(Records of spatial reasoning questions)
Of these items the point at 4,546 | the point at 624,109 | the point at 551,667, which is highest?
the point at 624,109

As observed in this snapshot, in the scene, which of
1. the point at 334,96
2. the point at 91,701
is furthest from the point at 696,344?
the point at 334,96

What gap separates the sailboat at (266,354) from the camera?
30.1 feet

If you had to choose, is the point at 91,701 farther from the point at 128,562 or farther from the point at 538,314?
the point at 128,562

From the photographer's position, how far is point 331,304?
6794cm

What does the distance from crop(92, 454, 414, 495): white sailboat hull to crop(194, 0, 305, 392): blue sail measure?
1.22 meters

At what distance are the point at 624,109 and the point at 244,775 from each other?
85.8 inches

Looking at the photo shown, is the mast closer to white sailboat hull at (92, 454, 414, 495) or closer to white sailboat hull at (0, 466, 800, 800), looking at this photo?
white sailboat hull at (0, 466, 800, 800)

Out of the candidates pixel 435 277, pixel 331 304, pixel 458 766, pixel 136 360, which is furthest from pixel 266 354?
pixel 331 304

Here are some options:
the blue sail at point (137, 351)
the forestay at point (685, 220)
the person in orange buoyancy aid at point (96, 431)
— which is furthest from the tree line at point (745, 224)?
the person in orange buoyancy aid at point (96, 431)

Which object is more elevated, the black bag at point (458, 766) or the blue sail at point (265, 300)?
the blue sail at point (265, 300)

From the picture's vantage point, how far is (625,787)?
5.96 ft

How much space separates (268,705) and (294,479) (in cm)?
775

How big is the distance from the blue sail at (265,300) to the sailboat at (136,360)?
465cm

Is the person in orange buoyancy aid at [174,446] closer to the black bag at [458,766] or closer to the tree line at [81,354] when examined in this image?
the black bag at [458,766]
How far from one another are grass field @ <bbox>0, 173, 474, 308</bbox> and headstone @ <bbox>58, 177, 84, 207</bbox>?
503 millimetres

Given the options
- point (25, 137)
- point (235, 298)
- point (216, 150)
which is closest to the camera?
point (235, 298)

- YOUR OBJECTIVE:
Format the part of the listing that opens with the line containing "What does the" and closes with the line containing "85.8 inches" as a two-column CSV with the headers text and answer. Give one row for each pair, and put each value in a single quoted field with line breaks replaced by spaces.

- SOLVED PROBLEM:
text,answer
"What does the distance from crop(92, 454, 414, 495): white sailboat hull to crop(194, 0, 305, 392): blue sail measure?","1.22 meters"
"At what distance are the point at 624,109 and the point at 244,775 from each other?","85.8 inches"